>>>

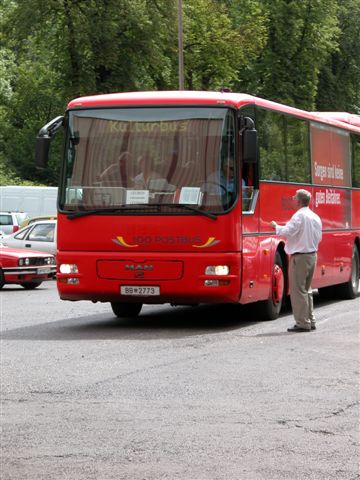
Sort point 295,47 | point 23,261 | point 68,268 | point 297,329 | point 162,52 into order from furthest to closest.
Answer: point 295,47 < point 162,52 < point 23,261 < point 68,268 < point 297,329

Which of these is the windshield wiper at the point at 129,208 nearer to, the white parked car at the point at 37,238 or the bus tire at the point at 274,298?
the bus tire at the point at 274,298

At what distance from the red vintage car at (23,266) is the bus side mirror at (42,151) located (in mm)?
11296

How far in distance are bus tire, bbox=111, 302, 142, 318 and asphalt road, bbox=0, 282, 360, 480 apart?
127 cm

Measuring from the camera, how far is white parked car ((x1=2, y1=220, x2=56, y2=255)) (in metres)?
34.2

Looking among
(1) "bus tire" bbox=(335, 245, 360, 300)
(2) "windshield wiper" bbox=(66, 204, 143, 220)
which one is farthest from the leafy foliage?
(2) "windshield wiper" bbox=(66, 204, 143, 220)

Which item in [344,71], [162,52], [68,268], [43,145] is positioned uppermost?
[344,71]

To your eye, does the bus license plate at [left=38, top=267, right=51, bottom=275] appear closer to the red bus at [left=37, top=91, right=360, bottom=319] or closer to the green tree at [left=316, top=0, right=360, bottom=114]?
the red bus at [left=37, top=91, right=360, bottom=319]

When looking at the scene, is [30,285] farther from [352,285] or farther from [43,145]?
[43,145]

<<<

# Problem
Can you write out in full the entries starting at the one containing "When looking at" and ending at the last entry, shifting every coordinate in the answers up by 144 and leaving everything else unchanged?

# Right answer
When looking at the scene, is [30,285] farther from [352,285] or farther from [43,145]?
[187,289]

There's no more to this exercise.